Data wrangling is an essential step in the data science pipeline. Raw data can be messy, incomplete, or inconsistent, making it difficult to analyze and derive insights from. In addition, data may come from multiple sources, such as different databases or file formats, each with its own structure and syntax. Therefore, cleaning and pre-processing, in other words, data wrangling is a necessary step in preparing the data for analysis.
This includes tasks such as removing duplicates, handling missing data, correcting errors, formatting data and merging data from different sources.
Data wrangling makes sure that the data is accurate, consistent, and ready for analysis. Without proper data wrangling, data analysis can be unreliable and misleading, leading to incorrect conclusions and decisions. In this article, we will look at the most common data handling methods used in various stages of data wrangling.
Stage 1: Data Cleaning
This first step in data wrangling entails locating and addressing issues with the data’s quality, such as outliers, missing values, and inconsistencies. Cleaning data can be accomplished in a number of ways, including:
Removing missing values: Missing values can skew analysis results. To address this problem, missing values are either removed or replaced with a value that reflects the nature of the remainder of the data points.
Handling outliers: Extreme values that are significantly outside of a dataset’s typical range are known as outliers. By skewing the statistical measures used, outliers can affect the analysis results. To deal with outliers, you can either get rid of them or make them less extreme.
Resolving inconsistencies: Typos, different data formats, or errors in data collection can all lead to data inconsistencies. They can be fixed by using data validation rules to find and fix errors and standardizing the format of the data.

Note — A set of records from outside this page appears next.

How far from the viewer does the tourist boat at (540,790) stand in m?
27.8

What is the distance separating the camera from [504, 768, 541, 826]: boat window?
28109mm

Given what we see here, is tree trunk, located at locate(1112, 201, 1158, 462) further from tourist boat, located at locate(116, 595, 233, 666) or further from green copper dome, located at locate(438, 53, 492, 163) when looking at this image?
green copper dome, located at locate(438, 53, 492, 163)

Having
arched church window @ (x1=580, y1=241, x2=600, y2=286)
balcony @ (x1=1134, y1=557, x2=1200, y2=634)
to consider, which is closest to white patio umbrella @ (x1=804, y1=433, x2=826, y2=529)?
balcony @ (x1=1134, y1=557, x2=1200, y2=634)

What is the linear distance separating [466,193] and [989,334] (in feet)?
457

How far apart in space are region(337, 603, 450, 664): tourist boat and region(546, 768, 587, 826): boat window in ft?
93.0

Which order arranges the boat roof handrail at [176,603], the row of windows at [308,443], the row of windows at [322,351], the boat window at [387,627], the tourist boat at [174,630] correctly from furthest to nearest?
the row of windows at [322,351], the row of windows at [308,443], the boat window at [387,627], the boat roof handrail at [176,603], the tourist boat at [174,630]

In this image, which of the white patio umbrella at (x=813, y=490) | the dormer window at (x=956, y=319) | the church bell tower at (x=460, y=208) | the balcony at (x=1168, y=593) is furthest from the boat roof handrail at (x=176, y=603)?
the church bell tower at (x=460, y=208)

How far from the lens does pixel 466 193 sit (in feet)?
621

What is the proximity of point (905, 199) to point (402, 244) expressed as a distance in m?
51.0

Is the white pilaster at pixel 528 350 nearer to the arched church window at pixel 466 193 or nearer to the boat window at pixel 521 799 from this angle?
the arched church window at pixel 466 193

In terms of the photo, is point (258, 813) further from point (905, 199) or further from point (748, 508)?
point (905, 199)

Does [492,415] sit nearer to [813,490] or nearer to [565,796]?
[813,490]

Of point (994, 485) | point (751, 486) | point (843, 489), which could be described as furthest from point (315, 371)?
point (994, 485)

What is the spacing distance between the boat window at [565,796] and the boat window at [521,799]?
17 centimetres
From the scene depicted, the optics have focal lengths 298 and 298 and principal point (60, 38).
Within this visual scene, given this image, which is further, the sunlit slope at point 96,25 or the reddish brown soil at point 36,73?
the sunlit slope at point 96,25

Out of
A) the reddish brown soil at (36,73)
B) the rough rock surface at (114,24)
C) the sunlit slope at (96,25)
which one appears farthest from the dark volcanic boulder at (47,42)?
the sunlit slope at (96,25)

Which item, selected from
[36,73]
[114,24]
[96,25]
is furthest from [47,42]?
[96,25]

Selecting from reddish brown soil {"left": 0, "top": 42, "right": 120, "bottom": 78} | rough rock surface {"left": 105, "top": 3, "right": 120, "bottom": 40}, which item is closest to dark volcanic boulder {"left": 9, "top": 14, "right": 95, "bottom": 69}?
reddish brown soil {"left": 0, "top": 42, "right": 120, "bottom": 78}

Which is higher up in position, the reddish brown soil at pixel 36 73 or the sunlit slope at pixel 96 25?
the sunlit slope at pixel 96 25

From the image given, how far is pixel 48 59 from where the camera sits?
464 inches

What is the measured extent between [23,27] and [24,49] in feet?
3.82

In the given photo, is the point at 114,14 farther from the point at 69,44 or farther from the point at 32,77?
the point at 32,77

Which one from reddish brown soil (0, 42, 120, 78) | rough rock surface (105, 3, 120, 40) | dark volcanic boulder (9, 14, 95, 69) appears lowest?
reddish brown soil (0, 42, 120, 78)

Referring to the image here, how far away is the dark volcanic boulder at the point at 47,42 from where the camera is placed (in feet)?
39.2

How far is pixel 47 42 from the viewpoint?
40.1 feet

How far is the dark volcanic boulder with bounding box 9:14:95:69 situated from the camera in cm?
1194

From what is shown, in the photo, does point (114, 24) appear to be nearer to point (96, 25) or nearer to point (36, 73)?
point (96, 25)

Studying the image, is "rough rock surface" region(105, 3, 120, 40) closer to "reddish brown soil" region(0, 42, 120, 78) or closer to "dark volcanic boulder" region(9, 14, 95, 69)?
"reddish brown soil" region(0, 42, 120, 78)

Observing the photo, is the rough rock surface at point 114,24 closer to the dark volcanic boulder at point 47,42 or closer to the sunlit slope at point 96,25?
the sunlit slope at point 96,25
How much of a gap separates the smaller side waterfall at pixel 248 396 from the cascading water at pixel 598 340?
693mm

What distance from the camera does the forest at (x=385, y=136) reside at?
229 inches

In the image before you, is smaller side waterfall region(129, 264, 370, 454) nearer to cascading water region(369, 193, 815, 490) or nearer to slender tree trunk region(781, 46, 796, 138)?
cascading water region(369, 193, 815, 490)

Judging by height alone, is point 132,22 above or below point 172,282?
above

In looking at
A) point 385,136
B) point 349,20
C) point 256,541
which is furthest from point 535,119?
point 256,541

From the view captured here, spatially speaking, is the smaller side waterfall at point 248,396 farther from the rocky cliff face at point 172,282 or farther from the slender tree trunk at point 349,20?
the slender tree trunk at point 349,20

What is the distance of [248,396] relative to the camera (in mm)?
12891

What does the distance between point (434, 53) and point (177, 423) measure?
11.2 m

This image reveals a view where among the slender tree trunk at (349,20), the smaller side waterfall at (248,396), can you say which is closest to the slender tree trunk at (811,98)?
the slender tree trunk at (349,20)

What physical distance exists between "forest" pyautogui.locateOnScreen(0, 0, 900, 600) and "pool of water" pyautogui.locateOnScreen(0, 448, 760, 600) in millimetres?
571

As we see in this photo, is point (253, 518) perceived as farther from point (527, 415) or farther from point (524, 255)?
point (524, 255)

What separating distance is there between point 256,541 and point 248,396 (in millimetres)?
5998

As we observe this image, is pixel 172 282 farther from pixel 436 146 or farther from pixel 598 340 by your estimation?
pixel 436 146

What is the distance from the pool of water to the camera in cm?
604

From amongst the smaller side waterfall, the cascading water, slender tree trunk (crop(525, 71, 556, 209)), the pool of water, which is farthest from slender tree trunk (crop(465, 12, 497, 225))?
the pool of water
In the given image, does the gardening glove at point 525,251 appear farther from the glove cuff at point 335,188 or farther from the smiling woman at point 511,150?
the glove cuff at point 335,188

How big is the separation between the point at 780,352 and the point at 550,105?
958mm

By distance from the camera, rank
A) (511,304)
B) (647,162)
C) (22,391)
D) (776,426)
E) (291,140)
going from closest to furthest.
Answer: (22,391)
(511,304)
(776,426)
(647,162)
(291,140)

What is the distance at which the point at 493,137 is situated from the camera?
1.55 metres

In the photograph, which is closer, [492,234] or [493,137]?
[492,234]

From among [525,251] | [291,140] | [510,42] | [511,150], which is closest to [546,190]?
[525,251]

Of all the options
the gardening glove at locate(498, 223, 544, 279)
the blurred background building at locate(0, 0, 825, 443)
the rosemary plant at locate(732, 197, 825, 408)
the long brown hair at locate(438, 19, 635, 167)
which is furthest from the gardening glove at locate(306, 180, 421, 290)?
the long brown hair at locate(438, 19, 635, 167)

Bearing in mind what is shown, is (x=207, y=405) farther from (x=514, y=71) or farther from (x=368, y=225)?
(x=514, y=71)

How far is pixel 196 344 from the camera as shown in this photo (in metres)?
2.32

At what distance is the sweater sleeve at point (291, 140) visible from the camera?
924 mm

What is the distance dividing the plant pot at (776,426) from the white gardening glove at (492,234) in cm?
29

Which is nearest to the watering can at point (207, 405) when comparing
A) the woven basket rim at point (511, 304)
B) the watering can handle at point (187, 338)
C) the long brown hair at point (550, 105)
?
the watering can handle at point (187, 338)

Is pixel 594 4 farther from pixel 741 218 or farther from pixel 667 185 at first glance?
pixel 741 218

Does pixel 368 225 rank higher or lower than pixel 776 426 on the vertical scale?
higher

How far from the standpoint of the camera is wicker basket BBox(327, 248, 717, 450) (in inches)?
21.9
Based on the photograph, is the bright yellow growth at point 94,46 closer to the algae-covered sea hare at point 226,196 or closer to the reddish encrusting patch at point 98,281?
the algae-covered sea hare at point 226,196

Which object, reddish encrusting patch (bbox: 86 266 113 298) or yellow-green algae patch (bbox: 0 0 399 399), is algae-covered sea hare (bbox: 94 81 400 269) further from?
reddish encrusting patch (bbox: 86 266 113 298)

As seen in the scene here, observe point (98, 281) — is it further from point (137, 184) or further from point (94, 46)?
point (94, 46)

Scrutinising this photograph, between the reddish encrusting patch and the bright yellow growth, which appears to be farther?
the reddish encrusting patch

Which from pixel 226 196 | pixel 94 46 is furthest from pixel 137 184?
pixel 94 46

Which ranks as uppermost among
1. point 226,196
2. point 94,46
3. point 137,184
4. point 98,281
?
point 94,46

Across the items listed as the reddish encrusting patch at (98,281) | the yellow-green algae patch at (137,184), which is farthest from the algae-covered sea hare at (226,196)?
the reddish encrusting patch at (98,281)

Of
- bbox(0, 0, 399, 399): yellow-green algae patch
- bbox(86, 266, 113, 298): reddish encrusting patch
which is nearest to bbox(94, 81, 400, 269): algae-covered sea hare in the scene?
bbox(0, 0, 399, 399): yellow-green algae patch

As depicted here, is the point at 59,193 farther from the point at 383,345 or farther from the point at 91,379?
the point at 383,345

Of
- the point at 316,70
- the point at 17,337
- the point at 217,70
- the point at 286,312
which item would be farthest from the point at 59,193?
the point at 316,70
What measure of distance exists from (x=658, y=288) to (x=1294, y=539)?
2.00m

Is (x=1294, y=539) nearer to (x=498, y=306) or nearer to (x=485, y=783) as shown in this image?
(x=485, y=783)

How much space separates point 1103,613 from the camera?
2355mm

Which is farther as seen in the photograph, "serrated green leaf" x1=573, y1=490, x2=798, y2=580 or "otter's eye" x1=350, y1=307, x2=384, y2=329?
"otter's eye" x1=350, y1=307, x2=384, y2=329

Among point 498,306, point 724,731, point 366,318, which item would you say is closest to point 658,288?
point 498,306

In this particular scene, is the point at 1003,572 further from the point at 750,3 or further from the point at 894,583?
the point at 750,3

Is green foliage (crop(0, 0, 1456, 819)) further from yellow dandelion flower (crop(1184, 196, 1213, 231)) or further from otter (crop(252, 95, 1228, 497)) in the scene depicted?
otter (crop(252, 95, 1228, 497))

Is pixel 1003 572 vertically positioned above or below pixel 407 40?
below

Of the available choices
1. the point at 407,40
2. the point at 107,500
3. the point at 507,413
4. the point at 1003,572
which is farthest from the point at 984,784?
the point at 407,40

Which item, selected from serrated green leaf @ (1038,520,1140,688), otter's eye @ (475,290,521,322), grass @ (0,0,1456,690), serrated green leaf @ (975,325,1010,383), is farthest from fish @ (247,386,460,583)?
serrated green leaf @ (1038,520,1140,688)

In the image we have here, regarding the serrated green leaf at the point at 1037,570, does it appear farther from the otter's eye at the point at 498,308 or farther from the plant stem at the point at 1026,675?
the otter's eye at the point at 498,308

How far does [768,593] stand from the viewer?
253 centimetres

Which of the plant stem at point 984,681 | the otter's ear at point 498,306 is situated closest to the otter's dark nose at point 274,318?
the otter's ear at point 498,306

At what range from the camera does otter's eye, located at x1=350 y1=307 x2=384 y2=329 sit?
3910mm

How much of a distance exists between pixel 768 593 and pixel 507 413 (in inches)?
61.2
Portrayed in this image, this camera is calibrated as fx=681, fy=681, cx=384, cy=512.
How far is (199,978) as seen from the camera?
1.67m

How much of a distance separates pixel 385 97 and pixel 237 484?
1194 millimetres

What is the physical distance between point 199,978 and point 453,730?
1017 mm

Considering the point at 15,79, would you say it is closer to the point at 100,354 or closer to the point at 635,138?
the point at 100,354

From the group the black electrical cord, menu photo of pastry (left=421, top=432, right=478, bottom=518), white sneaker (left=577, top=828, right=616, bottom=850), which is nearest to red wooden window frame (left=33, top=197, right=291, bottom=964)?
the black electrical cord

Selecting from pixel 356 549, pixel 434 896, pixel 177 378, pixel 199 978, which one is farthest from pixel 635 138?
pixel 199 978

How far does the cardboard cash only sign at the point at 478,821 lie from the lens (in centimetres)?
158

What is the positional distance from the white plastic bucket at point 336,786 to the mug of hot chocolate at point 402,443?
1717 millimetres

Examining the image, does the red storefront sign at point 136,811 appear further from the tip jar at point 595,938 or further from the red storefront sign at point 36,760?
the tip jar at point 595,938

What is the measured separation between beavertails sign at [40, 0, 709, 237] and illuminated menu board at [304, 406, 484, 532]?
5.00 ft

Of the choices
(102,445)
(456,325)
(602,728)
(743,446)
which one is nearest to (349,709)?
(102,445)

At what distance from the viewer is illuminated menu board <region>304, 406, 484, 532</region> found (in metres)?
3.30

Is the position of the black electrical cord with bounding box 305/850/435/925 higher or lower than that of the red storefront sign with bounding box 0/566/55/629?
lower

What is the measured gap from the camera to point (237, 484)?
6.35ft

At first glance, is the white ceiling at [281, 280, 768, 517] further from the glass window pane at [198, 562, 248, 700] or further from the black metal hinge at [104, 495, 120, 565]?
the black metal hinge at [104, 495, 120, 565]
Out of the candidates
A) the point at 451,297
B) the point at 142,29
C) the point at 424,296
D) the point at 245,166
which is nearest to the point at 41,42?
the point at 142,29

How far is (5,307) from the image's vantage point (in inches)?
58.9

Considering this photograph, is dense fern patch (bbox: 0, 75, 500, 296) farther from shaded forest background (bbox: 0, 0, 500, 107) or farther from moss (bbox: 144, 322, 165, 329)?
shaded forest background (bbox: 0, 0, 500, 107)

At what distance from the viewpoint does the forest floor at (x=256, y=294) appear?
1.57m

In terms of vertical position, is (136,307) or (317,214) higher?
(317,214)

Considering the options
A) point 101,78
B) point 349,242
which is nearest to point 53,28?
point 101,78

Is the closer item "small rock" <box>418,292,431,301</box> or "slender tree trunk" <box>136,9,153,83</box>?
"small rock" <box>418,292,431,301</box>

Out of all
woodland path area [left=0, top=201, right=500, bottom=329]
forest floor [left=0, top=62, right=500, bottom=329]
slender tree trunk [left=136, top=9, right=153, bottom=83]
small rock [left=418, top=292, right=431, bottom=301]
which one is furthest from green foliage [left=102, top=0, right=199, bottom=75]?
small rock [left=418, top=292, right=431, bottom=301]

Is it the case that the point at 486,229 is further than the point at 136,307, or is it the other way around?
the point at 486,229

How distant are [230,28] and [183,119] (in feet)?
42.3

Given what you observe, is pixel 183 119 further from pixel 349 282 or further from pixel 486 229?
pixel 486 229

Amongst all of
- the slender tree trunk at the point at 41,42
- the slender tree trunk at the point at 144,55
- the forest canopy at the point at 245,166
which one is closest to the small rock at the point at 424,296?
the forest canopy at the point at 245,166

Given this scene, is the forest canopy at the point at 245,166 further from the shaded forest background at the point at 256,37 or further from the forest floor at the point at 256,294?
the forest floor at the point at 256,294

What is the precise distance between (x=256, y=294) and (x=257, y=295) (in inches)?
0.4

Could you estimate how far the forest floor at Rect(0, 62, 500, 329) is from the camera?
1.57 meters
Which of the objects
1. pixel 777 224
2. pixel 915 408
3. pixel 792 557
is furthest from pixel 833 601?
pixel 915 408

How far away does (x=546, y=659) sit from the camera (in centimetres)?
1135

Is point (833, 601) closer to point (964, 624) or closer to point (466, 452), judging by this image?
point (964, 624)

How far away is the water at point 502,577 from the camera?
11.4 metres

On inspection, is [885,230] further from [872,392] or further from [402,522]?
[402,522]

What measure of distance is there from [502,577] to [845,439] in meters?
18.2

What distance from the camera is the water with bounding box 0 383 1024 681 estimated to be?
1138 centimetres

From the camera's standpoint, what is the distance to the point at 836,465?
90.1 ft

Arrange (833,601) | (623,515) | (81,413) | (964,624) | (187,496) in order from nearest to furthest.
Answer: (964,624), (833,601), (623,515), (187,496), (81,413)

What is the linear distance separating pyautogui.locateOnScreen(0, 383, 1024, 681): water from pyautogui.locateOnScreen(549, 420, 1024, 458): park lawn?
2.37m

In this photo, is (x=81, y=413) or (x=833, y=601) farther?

Stage 2: Data Transformation
Data transformation entails changing the data’s original format to improve the data analysis. Data transformation can be accomplished in a number of ways, including:
Normalization of data: The process of normalizing data entails scaling the data so that it falls within a predetermined range. Data normalization is used when variables forming the data have different units of measurement.
Aggregation of data: Combining data from multiple sources or summarizing data at a higher level of granularity are examples of data aggregation. As a result of data aggregation, data may become simpler to analyze.
Encoding data: The process of converting categorical data into a numerical format that can be used in the analysis is known as data encoding. This method is frequently used when the data contains non-numeric values like gender or product category.
Stage 3: Data Preparation
Data preparation is the final stage of data wrangling. Preparing the data for analysis entails selecting appropriate variables, inventing new variables, and formatting the data. Data preparation can be done in a number of different ways, including:
Variable selection: Variable selection entails removing irrelevant variables and locating the most important variables for analysis. Variable selection may improve the accuracy of the analysis and simplify the data to create a more parsimonious model.
Engineering features: New variables are created using the dataset’s existing variables in feature engineering. New features may bring out hidden patterns and improve the accuracy of the analysis.
Because it ensures that the data are in a format that is suitable for analysis, data wrangling is an essential step in the data science pipeline. There are a number of methods that can be used at each stage of the process, which include cleaning, transforming, and feature selection. Data wrangling improves the data quality prior to analysis and helps data scientists derive more accurate insights.